TipStylez;771899;771899 said:
What i learned from WyldFya is that the 50/50 bulb your using is the one causing the alage.

And my guess is the pressurized co2 is less of a hassle and you have more control over it compared to yeast mixes.
100% correct about the pressurized co2 vs. reaction co2.
 
I wouldn't quite call the tank heavily planted. Few things to talk about with the pictures. First, the filters tubing that goes to the surface... it doesn't pull air in through there does it? If it does get rid of the tubing. Next, your bacopa looks more like b. monnieri rather than b. caroliniana. Easily verified, by when you clip the bacopa, pull it out of the water, and smell the severed stem. If it smells very strong like eucalyptus then it is b. caroliniana, if not, it is b. monnieri. Next thing to note, the dwarf hair grass, that is in the front, needs to be removed from its rockwool and basket.

A note with the bacopa. My bacopa caroliniana is in my 135, with my fully setup high-tech setup. I have pressurized co2 at ~60ppm 5-6 bps, run through a diffuser. The bacopa caroliniana I have will grow 6-8" every day. Without the pressurized, but with excel I would get 6-8" in approximately 16-18 days.
 
i have that stuff you have in front of the drift wood.
stuff grows like crazy! i started out with 4-5 strnds of it and it grew to where i had to put it in 4 separate tanks. looks cool planted lengthwise like a runner carpet.
 
The bacopa carolina is in pic 1,2,5. I have bacopa monnieri in pic 2 and 3. there is no tubing in the tank, what I think your seeing is the silacone in the corner from a past malichite green treatment.
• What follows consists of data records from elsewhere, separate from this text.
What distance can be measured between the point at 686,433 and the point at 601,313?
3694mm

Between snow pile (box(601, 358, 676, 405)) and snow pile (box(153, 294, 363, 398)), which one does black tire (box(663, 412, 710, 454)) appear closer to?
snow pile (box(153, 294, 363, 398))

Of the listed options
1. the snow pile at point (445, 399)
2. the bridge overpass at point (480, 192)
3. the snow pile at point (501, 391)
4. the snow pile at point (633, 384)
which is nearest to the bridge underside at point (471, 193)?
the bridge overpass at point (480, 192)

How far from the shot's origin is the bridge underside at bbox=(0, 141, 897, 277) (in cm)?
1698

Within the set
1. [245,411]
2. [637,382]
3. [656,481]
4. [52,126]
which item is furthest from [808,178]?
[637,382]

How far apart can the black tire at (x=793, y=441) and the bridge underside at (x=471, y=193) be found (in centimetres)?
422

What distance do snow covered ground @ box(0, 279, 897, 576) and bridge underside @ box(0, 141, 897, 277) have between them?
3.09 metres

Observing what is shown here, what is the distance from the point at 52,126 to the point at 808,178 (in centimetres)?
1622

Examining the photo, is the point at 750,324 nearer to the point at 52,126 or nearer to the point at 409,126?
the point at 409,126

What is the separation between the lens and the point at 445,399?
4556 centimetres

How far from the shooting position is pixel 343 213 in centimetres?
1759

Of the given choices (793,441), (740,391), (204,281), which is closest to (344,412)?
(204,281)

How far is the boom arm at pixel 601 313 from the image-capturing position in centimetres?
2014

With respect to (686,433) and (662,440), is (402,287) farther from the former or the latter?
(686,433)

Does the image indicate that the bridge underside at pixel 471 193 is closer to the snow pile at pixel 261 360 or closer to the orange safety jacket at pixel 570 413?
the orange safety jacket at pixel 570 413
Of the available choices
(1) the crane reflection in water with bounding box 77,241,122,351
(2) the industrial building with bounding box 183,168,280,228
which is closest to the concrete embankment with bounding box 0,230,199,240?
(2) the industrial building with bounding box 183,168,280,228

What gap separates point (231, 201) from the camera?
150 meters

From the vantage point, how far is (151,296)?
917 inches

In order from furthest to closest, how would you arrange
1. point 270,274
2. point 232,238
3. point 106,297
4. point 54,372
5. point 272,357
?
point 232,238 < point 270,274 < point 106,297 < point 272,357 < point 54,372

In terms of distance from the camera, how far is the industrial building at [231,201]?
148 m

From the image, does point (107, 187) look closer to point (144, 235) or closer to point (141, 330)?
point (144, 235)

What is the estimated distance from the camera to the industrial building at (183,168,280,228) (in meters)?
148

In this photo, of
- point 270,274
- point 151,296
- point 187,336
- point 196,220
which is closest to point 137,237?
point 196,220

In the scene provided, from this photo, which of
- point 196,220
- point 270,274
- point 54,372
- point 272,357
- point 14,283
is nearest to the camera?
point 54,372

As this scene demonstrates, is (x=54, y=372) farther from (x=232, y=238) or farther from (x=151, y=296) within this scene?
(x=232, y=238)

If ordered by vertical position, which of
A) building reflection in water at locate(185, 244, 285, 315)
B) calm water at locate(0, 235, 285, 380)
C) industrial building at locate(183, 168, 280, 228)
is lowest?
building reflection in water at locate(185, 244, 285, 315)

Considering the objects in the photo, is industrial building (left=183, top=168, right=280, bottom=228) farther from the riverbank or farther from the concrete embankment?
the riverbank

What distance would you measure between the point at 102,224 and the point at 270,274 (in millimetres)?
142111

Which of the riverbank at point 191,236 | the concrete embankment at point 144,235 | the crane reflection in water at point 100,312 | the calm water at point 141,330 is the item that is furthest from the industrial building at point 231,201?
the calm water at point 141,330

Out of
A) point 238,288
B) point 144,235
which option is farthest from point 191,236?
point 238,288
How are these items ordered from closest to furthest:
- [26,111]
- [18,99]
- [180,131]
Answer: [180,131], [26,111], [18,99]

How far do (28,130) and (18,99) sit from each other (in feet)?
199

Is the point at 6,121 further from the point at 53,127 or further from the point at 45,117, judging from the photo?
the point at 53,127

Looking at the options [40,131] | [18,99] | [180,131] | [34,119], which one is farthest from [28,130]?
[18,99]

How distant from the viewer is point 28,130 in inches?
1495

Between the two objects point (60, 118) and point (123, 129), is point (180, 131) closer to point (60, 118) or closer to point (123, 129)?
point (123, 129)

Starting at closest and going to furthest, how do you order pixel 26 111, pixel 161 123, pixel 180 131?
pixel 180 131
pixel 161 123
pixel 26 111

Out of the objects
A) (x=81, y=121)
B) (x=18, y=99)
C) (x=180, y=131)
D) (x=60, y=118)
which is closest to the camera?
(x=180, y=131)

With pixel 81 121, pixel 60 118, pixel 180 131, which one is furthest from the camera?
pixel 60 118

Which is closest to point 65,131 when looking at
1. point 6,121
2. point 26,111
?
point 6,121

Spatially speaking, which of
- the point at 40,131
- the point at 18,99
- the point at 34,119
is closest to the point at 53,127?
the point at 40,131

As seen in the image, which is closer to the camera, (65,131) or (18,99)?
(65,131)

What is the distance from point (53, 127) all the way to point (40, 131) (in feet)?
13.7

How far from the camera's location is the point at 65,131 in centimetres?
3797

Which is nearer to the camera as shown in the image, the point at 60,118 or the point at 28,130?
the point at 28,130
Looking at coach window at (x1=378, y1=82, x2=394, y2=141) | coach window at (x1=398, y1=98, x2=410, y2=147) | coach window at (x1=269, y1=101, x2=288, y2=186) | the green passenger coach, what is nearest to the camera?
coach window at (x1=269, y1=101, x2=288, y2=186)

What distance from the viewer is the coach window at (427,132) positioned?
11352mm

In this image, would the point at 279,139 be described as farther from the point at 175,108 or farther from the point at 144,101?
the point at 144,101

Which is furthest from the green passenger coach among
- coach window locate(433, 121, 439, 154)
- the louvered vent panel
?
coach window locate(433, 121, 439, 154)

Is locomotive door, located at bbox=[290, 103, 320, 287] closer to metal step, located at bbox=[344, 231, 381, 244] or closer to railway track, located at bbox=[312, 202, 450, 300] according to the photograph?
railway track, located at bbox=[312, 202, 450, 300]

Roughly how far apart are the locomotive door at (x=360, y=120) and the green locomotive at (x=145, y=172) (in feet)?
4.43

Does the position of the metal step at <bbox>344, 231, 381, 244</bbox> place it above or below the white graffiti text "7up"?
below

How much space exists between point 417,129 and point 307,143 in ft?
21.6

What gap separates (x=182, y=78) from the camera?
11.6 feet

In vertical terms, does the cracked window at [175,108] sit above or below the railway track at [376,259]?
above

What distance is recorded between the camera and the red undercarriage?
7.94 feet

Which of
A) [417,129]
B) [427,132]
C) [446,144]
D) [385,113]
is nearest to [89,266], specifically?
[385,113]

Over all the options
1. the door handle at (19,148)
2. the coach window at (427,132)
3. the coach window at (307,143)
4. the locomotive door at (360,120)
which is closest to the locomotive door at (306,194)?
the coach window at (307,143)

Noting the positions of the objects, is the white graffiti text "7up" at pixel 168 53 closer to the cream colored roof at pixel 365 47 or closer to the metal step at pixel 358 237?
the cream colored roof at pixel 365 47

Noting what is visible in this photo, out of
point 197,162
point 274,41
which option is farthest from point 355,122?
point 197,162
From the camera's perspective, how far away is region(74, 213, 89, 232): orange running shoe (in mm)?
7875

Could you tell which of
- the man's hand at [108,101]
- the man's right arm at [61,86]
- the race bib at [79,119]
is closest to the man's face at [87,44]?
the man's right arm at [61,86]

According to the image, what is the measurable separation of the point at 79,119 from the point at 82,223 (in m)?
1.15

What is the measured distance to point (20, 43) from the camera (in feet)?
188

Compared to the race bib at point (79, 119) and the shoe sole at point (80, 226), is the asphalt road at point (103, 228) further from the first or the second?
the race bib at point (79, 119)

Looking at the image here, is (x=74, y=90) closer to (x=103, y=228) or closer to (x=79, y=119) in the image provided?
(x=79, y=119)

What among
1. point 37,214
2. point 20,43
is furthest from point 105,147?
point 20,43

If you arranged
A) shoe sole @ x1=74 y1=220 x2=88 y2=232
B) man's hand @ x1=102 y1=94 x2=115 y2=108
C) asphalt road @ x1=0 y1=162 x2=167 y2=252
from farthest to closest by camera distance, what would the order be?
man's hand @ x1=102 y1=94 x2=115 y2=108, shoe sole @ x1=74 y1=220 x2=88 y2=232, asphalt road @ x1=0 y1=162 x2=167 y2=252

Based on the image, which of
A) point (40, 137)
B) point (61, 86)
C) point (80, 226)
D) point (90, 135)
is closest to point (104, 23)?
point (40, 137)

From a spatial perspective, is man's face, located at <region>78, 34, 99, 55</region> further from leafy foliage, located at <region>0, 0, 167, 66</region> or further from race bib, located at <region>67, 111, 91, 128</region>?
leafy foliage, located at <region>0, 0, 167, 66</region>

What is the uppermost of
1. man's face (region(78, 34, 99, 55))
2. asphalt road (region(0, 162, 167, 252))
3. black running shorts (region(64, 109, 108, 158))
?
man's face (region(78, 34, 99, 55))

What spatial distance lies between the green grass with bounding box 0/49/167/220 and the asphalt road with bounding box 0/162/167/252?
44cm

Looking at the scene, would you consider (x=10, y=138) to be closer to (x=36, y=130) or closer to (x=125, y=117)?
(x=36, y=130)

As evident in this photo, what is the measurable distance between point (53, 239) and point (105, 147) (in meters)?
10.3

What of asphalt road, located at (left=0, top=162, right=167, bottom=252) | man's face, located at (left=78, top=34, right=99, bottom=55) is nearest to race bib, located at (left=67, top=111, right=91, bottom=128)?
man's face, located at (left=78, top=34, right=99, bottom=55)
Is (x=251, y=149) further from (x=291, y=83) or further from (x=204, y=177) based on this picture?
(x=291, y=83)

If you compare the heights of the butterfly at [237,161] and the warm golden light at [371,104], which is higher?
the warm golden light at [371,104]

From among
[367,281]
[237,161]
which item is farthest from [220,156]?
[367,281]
When I was injecting the yeast co2 it was at about 1 bps which was droping my ph from 7.4 to 6.4-6.2. I also tried adding a air pump at night add still lost fish. So im not sure what i'm doing wrong with the yeast. I've tried putting it in the intake of my powerhead, upsidedown bowl, into the elite mini powerhead, I had the powerhead blowing through the gravelvacand putting the co2 into that withsponge on the bottom so the bubbles couldn't get out, I even have a needle valve in the line or at least a gang valve that works as one and can get me down to 1 bps. I've just gotten extremly fustrated with the whole yeast thing that I'm ready to give up on it unless I can figure it out.

Oh and if this isn't heavily planted then what is?